AbstractUnlike animals, plants have the capacity to produce new organs post-embryonically throughout their entire life cycle. This is due to stem cells present in the shoot and the root apical meristems (SAM and RAM, respectively). In the SAM, stem cells are located in the central zone (CZ) where they divide slowly. Stem cell daughters are displaced laterally and enter the peripheral zone (PZ). Here, their mitotic activity increases, and lateral organ primordia (LOP) are formed. How the spatial arrangement of these different domains is initiated and controlled during SAM growth and development, and how sites of LOP are determined in the PZ is not yet completely understood.In the RAM, the GRAS family transcription factor SHORTROOT (SHR) acts as a master regulator of signalling pathways that maintain the root stem cell niche and control formation of ground tissue layers. We hypothesized that SHR could perform a similar role in the SAM, and found that SHR, together with its target transcription factors SCARECROW (SCR), SCARECROW-LIKE23 (SCL23) and JACKDAW (JKD), controls shoot meristem size by regulating cell division rates, and promotes formation of lateral organs. SHR, SCR, SCL23 and JKD are expressed in very distinct patterns in the SAM. Where these expression domains overlap, they can physically interact to activate expression of the key cell cycle regulator CYCLIND6;1 (CYCD6;1) and thereby promote the formation of new cell layers.In the PZ, upregulation of SHR expression at sites of organ initiation depends on the phytohormone auxin, acting through the auxin response factor MONOPTEROS (MP) and auxin response elements in the SHR promoter.
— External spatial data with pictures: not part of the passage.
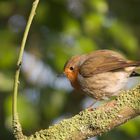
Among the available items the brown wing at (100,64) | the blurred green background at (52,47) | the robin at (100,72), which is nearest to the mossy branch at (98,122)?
the blurred green background at (52,47)

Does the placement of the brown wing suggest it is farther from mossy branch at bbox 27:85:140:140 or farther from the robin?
mossy branch at bbox 27:85:140:140

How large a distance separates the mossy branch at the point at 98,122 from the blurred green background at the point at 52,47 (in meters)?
1.24

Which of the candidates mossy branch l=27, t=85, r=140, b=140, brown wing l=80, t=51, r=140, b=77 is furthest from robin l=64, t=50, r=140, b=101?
mossy branch l=27, t=85, r=140, b=140

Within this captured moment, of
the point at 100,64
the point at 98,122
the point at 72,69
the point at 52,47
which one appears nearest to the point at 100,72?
the point at 100,64

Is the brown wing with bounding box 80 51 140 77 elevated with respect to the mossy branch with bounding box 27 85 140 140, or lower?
elevated

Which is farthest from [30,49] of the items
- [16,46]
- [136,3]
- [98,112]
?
[98,112]

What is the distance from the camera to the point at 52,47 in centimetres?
381

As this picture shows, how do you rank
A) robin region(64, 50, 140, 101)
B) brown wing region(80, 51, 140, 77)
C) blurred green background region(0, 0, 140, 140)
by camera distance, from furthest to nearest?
brown wing region(80, 51, 140, 77) < robin region(64, 50, 140, 101) < blurred green background region(0, 0, 140, 140)

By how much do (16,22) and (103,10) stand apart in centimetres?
83

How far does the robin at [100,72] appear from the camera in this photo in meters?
4.09

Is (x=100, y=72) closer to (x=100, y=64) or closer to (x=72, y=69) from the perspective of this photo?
(x=100, y=64)

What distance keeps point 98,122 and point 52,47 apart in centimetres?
156

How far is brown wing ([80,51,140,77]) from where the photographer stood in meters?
4.24

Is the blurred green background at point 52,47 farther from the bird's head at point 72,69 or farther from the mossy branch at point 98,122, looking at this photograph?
the mossy branch at point 98,122
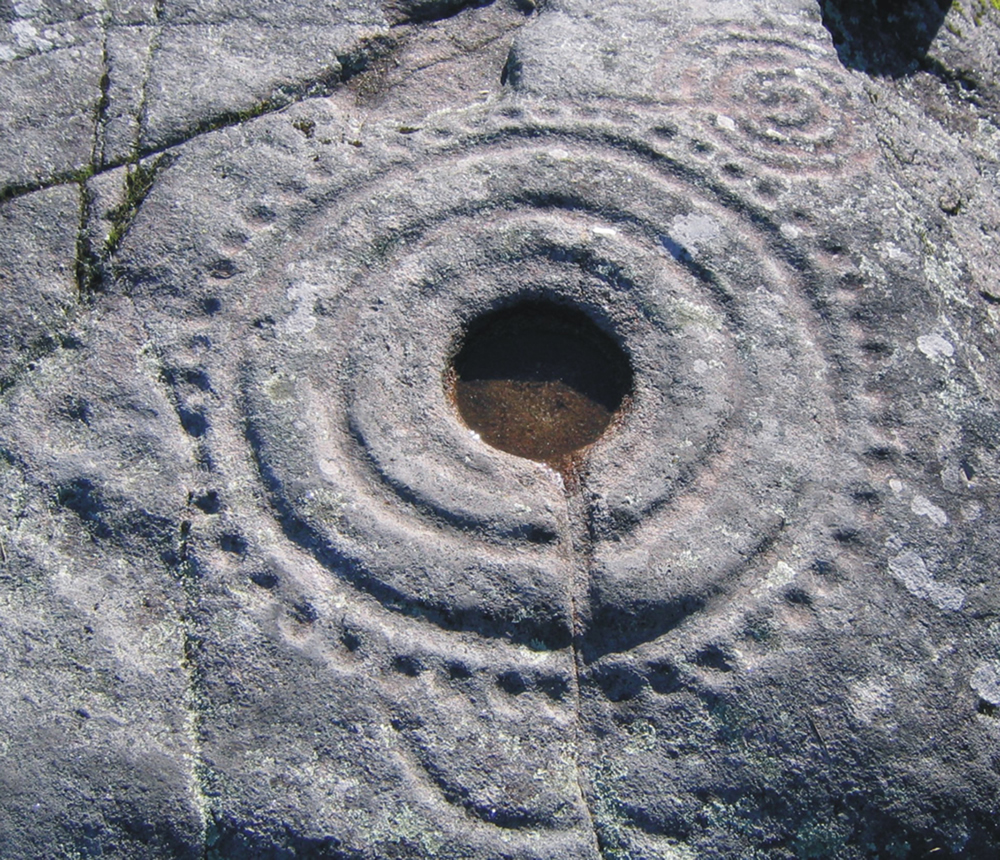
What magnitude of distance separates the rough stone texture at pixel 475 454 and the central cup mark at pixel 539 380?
0.24 ft

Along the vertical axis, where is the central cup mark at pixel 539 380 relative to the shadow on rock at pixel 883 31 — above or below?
below

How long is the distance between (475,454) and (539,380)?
34cm

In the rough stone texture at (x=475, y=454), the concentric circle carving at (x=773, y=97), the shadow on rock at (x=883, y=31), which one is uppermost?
the shadow on rock at (x=883, y=31)

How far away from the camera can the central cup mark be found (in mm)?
2605

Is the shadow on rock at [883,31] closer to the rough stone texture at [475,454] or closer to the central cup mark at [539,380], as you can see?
the rough stone texture at [475,454]

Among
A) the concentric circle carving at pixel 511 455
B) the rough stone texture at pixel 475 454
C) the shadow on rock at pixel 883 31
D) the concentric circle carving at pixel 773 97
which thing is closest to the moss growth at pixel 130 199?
the rough stone texture at pixel 475 454

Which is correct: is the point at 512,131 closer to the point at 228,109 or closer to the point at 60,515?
the point at 228,109

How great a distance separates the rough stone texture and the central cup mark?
0.07 meters

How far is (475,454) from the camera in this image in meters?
2.49

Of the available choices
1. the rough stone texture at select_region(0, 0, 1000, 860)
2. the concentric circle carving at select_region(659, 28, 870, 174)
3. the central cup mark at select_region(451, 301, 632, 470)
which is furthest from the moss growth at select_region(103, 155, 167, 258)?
the concentric circle carving at select_region(659, 28, 870, 174)

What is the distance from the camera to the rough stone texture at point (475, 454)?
2139 mm

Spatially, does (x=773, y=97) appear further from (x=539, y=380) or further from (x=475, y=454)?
(x=475, y=454)

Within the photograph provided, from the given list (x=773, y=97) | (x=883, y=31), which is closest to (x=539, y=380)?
(x=773, y=97)

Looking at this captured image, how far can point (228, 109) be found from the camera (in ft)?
9.57
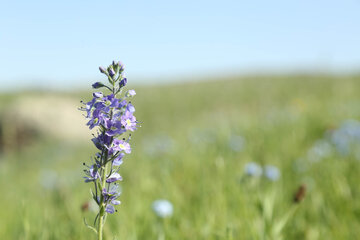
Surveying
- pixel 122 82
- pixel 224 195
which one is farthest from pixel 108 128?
pixel 224 195

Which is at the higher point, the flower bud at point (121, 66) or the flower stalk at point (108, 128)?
the flower bud at point (121, 66)

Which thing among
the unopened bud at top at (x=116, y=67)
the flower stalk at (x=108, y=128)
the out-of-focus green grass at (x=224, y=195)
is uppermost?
the unopened bud at top at (x=116, y=67)

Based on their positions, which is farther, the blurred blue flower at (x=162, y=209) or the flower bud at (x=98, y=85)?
the blurred blue flower at (x=162, y=209)

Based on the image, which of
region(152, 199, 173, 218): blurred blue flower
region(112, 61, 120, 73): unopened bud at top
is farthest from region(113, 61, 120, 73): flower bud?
region(152, 199, 173, 218): blurred blue flower

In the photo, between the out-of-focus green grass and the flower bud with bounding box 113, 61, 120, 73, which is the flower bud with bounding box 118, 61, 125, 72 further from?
the out-of-focus green grass

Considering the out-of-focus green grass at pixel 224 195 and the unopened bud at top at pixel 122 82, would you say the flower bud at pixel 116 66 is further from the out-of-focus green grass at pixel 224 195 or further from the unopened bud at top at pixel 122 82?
the out-of-focus green grass at pixel 224 195

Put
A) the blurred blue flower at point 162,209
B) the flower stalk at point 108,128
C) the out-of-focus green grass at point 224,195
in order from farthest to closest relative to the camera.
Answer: the out-of-focus green grass at point 224,195
the blurred blue flower at point 162,209
the flower stalk at point 108,128

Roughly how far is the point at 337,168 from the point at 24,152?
484 inches

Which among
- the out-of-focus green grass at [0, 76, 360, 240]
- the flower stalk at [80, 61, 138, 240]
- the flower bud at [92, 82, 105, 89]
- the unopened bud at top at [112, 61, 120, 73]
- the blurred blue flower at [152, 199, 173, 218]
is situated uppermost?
the unopened bud at top at [112, 61, 120, 73]

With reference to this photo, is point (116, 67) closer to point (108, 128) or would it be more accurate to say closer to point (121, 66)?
point (121, 66)

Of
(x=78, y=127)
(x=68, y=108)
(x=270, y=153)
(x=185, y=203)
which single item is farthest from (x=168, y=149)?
(x=68, y=108)

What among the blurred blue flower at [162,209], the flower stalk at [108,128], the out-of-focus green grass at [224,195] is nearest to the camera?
the flower stalk at [108,128]

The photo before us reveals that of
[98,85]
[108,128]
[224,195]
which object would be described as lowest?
[224,195]

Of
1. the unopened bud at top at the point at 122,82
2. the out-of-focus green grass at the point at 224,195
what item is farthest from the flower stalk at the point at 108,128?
the out-of-focus green grass at the point at 224,195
In the CZ, the SHR-target SCL23 physically interacts with WUS, a key regulator of stem cell maintenance, and both SCL23 and WUS expression are subject to negative feedback regulation from stem cells through the CLAVATA signalling pathway. Together, our findings illustrate how SHR-dependent transcription factor complexes act in different domains of the shoot meristem to mediate cell division and auxin dependent organ initiation in the PZ, and coordinate this activity with stem cell maintenance in the CZ of the SAM.